The analysis is based on a novel dataset that incorporates: (a) demographic data along with arrival and return dates (if applicable) for 2.16 million Syrian refugees from UNHCR’s Profile Global Registration System (ProGres) database; (b) data on conditions in host countries from vulnerability surveys conducted by UN agencies in Syria and Lebanon; and (c) conditions in Syria from a conflict-events database and nightlights data for Syria (as a proxy for access to utilities).

Main results:

  • Better security in areas of origin increases the likelihood of return. A one standard deviation improvement in security (measured by the change in the Conflict Events Index (CEI) between the previous two quarters) increases refugee returns by 6 percent.
  • Improved access to utilities, proxied by nightlight luminosity, increases the likelihood of return. A one standard deviation improvement in luminosity in areas of origin increases returns by 3.8 percent. This result indicates that quality of life is a factor in refugees’ decisions to return home even in the presence of ongoing conflict in the country of origin.
  • The likelihood of return increases with age. A possible explanation is that men aged 18 to 42 are at greater risk of being conscripted by the Syrian army. Additionally, older women are more likely to be unemployed, which could increase their likelihood of return.
  • Refugees act strategically in terms of which family members return to Syria. Men are more likely to return than women, and single refugees are more likely to return than married refugees. Additionally, adult family members (siblings, aunts and uncles) have a much higher likelihood of return than the principal applicant’s spouse. This suggests that individual family members—often single, older men—return to the country of origin first to assess the situation on the ground, while the remainder of the family remains in exile.
  • More food secure refugees are more likely to return, but the magnitude of the effect is small. A one standard deviation increase in food security in Syria increases the likelihood of return by 0.27 percent.
  • Return rates are overwhelmingly higher among refugees with the very lowest level of education. For example, relative to an uneducated adult a university degree reduces likelihood of return by 21 percent and a secondary degree by 19 percent.

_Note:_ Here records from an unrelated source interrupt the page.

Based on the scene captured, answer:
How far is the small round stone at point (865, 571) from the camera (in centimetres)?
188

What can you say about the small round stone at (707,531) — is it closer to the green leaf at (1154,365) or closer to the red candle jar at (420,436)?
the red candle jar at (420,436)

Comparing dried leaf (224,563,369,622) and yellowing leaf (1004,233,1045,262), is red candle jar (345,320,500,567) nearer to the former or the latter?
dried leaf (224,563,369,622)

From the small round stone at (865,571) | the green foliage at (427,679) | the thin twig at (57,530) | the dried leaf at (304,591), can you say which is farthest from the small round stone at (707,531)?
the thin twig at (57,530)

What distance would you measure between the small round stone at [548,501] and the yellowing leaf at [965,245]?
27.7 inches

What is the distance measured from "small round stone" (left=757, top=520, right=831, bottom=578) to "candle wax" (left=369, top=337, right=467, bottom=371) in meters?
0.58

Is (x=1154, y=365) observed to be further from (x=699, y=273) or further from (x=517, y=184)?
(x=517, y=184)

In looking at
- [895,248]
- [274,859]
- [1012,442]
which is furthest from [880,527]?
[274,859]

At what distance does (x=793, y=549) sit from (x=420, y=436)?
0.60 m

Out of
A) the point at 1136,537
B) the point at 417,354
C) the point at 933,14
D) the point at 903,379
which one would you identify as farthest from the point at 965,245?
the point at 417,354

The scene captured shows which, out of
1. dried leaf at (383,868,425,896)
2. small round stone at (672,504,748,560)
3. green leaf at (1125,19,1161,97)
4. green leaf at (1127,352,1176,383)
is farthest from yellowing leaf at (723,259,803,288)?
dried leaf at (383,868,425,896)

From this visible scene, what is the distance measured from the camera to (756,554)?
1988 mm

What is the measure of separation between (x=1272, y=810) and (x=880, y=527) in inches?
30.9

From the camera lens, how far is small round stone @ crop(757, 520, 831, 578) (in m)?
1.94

These results suggest that an increase in risk-adjusted payoffs from return (delivered by better security and living conditions in locations of origin) tends to increase returns. However, improvements in payoffs (e.g., food security) in host countries appear to increase returns. The authors posit that an increase in income in exile can trigger return for those with low income in the presence of mobility costs.